# Detailer in Rochester, Kent area



## mbateman

Sorry if this is in the wrong section.

Any detailers in Rochester, north Kent area?
I collect a brand new 3 door BMW 1-Series on 15th August and looking for a new car protection.

I just want the exterior and wheels sealed with gtechniq serum black or light or similar.
I want to do interior leather etc myself.

KDS are local but need the car for a few days which I can't do.

Cheers.


Sent from my iPad using Tapatalk


----------



## ffrs1444

Dose that place in brands hatch detail or do they just sell detailing stuff


----------



## TheMattFinish

There are a few companies around your area that can do it though i would check the dw supporters map to see others such as kelly in the area.

However the biggest issue is that you want a package that technically can't be done and the products given the guarantee they will work.

Which ever ceramic coating you go for, gtechniq siramik nanolex etc etc your looking a minimum of three days if its being done correctly.

Full wash prep, single stage polish(it might even need more) panel wiping coatings applied and then adequate curing time inside to ensure the coatings harden correctly and don't come into contact with water etc

I would suggest if you can't be without your car for a few days looking at different products such as zaino z2 or a durable wax such as sw shield


----------



## mbateman

mattthomas said:


> There are a few companies around your area that can do it though i would check the dw supporters map to see others such as kelly in the area.
> 
> However the biggest issue is that you want a package that technically can't be done and the products given the guarantee they will work.
> 
> Which ever ceramic coating you go for, gtechniq siramik nanolex etc etc your looking a minimum of three days if its being done correctly.
> 
> Full wash prep, single stage polish(it might even need more) panel wiping coatings applied and then adequate curing time inside to ensure the coatings harden correctly and don't come into contact with water etc
> 
> I would suggest if you can't be without your car for a few days looking at different products such as zaino z2 or a durable wax such as sw shield


Thanks for the reply.

Where can I find the detailers map?

Yeah I understand the importance of the prep and leaving internally at least overnight to cure, I'm just too impatient 

Sent from my iPad using Tapatalk


----------



## TheMattFinish

http://www.detailingworld.co.uk/forum/showthread.php?t=40246

Always good to be impatient though make sure you pick an experienced detailer who will take the necessary time.


----------



## mbateman

Had Williams Ceramic Coat applied by the dealer in the end prior to me collecting 
Thanks for the replies though guys 

Matt

Sent from my iPad using Tapatalk


----------



## Sicskate

Booo!!


----------



## TheMattFinish

Be interesting to hear your thoughts on the williams coating overall.
feel free to drop a message and come and have a look at the car unit lights as im not far only in sittingbourne



mbateman said:


> Had Williams Ceramic Coat applied by the dealer in the end prior to me collecting
> Thanks for the replies though guys
> 
> Matt
> 
> Sent from my iPad using Tapatalk


----------



## Ultra

The williams coating won't be the problem but the dealer prep work or lack of usually is.


----------

## Data provided

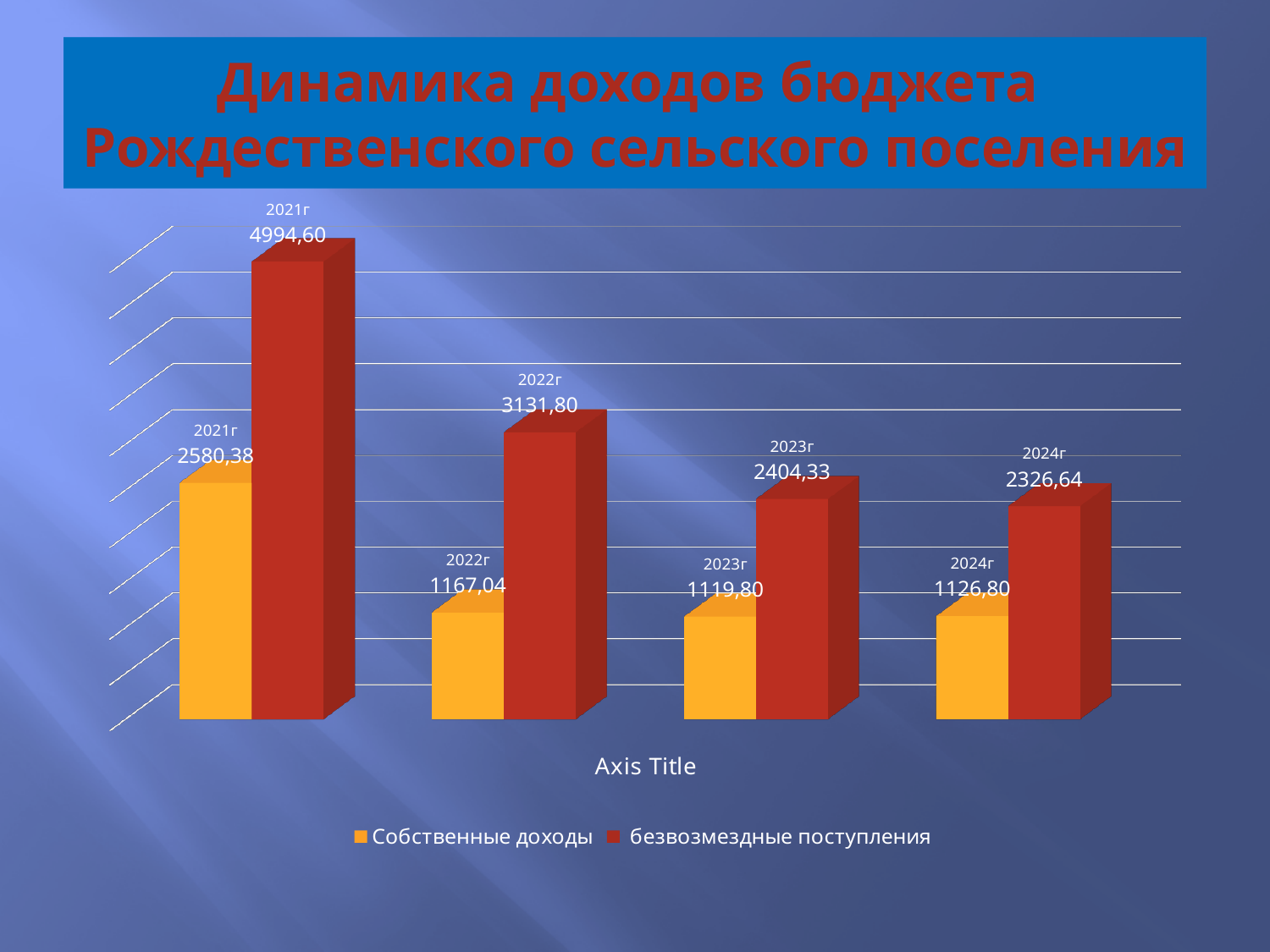
In which year is безвозмездные поступления highest? 2021г How many year categories are shown on the chart? 4 What type of chart is shown on the slide? Bar chart What is the value of безвозмездные поступления for 2024г? 2326,64 Which series is shown in yellow? Собственные доходы Do the values of безвозмездные поступления rise or fall from 2021г to 2024г? Fall What is the value of безвозмездные поступления for 2021г? 4994,60 Which is larger in 2023г: Собственные доходы or безвозмездные поступления? безвозмездные поступления What is the value of Собственные доходы for 2022г? 1167,04 How many series does the legend list? 2 What is the difference between безвозмездные поступления and Собственные доходы in 2021г? 2414,22 In which year is Собственные доходы lowest? 2023г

## Task instructions
A. In the forum thread about finding a detailer, give the passage starting at "Sorry if this" and ending at "leather etc myself." again, swapping "wheels" for "alloys".
B. According to the forum thread about finding a detailer, what is the minimum time needed to apply a ceramic coating correctly?

## Results in order
A.
Sorry if this is in the wrong section.

Any detailers in Rochester, north Kent area?
I collect a brand new 3 door BMW 1-Series on 15th August and looking for a new car protection.

I just want the exterior and alloys sealed with gtechniq serum black or light or similar.
I want to do interior leather etc myself.

B. A minimum of three days.